---------- EXTRACT ----------
Other versions of the fable are similarly sceptical of self-interested claims. Where the lion of Aphthonius declines to accept the statue as evidence, on learning that it was made by a man, in the late Latin version of Ademar of Chabannes the lion takes the man to an amphitheatre to demonstrate what happens in reality, while William Caxton has the lion pounce on the man to make its point. Jefferys Taylor, however, argues facetiously, at the end of his Aesop in Rhyme (1820), that it is the fact that lions cannot sculpt which is the true proof of their inferiority.

During the Middle Ages some accounts substituted a painting for a statue, and it was following these that Jean de La Fontaine created his Le lion abattu par l'homme (The lion subdued by the man, III.10). There a passing lion retorts to those admiring a hunting scene that if lions could paint the picture would be different. Later illustrators wove whimsical variations on this. Gustave Doré pictured the admirers of a statue in an art gallery in full flight before a bystanding lion. Grandville pictured the lion with artists' implements engaged on his version of the story. Benjamin Rabier's comic publication paired a group of admiring connoisseurs with a pendant of a lion creating his own painting in the desert.
---------- PROVIDED RECORDS ----------
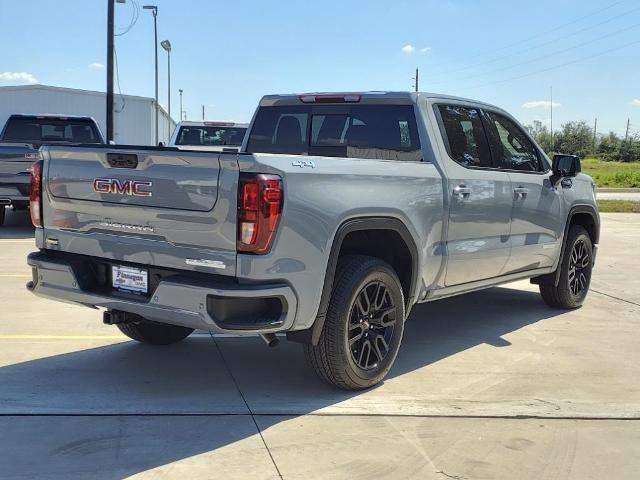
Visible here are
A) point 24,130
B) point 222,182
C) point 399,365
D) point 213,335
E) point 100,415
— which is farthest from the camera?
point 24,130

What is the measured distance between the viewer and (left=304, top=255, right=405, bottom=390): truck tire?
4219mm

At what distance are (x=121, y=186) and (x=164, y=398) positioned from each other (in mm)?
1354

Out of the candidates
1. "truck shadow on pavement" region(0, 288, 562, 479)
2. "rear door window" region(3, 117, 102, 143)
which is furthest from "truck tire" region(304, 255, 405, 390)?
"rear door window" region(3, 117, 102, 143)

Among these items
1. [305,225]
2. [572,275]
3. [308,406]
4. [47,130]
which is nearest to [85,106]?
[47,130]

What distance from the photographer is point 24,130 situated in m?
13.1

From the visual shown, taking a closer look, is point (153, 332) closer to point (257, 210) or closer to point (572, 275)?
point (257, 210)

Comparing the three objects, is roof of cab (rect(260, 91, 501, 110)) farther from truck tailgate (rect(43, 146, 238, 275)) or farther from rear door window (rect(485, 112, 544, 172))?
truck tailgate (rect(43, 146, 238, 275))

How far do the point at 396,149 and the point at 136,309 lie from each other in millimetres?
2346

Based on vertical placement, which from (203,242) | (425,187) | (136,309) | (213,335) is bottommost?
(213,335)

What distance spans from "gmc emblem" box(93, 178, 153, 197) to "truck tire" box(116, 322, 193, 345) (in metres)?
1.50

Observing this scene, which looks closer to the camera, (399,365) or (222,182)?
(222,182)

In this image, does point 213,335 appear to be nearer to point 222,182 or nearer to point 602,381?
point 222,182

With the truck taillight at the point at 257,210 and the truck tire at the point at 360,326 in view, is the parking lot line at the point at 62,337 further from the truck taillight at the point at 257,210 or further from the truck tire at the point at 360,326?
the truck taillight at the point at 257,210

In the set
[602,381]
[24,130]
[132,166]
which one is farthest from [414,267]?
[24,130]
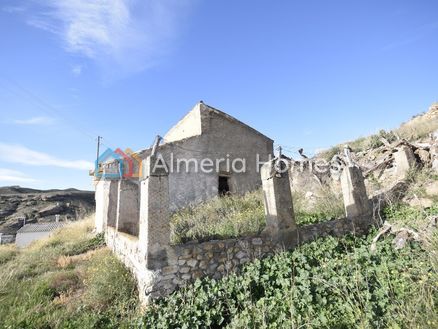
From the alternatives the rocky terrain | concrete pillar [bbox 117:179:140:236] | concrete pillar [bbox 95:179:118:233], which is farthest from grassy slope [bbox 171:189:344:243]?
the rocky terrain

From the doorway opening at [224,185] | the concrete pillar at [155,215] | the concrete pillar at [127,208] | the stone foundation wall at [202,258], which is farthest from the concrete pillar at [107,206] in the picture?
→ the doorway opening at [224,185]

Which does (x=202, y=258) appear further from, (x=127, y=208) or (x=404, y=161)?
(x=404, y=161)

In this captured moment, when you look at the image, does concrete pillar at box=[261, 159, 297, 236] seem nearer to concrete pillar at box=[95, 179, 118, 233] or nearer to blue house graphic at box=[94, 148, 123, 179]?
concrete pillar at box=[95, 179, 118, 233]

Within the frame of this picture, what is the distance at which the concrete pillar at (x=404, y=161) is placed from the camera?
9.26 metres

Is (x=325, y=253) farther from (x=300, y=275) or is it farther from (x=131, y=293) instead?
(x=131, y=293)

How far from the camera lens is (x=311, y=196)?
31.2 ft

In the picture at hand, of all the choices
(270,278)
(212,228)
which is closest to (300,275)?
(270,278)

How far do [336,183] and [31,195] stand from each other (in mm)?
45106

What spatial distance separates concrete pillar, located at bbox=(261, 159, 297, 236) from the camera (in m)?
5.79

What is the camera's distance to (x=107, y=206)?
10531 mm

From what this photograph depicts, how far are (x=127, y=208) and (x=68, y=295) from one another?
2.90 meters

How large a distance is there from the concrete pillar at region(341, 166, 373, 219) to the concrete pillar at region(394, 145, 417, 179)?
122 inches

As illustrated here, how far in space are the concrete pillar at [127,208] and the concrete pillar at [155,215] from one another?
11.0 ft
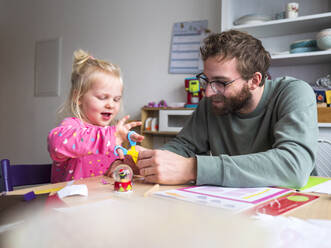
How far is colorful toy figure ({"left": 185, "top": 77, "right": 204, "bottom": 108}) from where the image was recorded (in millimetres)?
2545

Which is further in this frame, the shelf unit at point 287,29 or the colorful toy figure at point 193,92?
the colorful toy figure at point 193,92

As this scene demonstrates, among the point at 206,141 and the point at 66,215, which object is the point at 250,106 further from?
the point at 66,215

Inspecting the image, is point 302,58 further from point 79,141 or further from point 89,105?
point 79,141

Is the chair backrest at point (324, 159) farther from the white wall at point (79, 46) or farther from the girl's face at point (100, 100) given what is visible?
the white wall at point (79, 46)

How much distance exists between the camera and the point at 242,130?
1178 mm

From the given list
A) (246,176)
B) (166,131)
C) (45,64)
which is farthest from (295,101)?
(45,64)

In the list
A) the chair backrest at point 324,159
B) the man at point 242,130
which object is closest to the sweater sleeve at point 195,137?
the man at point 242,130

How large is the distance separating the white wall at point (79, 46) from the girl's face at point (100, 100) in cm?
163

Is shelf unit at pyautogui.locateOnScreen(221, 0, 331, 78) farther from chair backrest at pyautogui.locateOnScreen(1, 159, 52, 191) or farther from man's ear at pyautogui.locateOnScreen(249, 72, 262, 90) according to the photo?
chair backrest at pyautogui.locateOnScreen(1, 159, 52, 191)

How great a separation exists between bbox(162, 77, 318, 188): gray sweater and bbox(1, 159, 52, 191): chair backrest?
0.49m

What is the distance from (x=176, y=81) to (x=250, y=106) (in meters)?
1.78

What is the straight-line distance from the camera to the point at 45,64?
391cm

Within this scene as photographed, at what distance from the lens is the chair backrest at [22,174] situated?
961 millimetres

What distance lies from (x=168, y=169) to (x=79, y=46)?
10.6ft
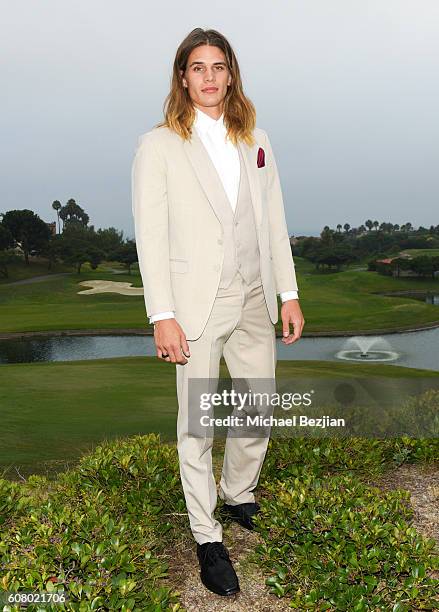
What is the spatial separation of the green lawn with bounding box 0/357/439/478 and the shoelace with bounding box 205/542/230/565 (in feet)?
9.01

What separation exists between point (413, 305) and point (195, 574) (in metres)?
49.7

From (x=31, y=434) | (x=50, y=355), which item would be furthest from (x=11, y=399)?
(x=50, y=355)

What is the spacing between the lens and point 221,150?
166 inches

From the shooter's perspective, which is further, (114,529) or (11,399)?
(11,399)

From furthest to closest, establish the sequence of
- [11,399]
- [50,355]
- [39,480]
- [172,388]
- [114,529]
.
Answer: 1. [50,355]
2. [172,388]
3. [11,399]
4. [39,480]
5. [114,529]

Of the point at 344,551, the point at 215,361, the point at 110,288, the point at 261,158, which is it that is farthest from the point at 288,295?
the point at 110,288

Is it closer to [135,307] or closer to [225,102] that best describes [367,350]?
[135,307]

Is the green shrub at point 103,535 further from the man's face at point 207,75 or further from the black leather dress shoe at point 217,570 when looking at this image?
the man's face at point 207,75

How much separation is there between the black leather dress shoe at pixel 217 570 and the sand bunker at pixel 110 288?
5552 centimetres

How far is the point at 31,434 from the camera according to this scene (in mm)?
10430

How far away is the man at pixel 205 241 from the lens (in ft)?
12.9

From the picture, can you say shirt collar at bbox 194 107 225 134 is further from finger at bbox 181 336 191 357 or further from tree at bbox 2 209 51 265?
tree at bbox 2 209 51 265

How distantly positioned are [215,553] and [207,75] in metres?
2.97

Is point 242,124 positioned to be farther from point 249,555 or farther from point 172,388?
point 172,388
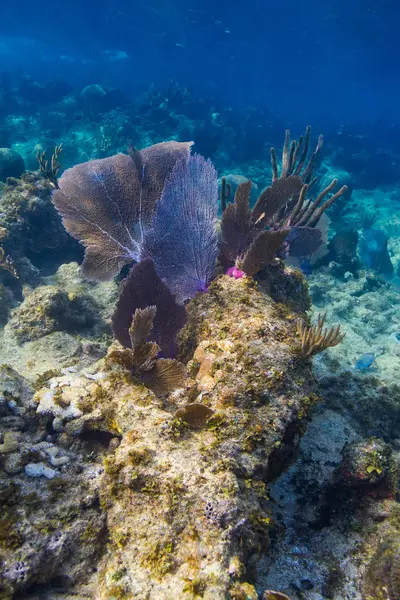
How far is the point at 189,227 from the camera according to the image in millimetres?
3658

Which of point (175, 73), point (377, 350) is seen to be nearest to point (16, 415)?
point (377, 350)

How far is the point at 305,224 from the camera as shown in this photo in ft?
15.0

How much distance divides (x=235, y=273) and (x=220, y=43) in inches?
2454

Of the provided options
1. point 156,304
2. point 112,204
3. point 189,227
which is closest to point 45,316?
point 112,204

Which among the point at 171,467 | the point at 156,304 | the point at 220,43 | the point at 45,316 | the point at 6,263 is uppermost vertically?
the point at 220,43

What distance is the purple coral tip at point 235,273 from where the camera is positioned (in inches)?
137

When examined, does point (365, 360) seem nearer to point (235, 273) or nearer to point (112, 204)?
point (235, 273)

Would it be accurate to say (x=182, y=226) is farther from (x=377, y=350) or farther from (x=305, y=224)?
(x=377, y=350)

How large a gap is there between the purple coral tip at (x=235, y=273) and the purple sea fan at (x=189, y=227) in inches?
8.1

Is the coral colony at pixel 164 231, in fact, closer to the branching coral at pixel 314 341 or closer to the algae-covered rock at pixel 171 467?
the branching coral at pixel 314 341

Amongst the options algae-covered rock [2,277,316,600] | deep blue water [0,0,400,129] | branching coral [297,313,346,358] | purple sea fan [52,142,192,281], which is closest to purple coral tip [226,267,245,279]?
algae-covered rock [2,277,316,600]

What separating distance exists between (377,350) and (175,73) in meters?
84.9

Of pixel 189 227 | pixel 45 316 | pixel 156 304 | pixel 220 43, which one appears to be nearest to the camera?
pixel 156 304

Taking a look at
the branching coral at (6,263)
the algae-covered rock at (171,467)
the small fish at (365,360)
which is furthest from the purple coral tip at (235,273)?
----------
* WHAT TO WORK ON *
1/ List the three illustrators named in the text about the fable of the lion and the man.
2/ Answer these questions from the text about the fable of the lion and the man:
(a) In William Caxton's version, how does the lion make its point?
(b) What did some medieval accounts substitute for the statue?
(c) In La Fontaine's fable, what does the passing lion retort to those admiring the hunting scene?
3/ Resume the text about the fable of the lion and the man after its last sentence.

* ANSWERS GIVEN *
1/ Gustave Doré, Grandville, Benjamin Rabier

2/
(a) The lion pounces on the man.
(b) A painting.
(c) If lions could paint, the picture would be different.

3/
In commenting on the story, Roger L'Estrange pointed out that "'Tis against the rules of common justice for men to be judges in their own case". A later feminist critique makes the same point, citing Geoffrey Chaucer's Wyf of Bath, who in defence of her sex demanded "Who peyntede the leoun, tel me who?" and continued the fable's moral in much the same terms as the lion there.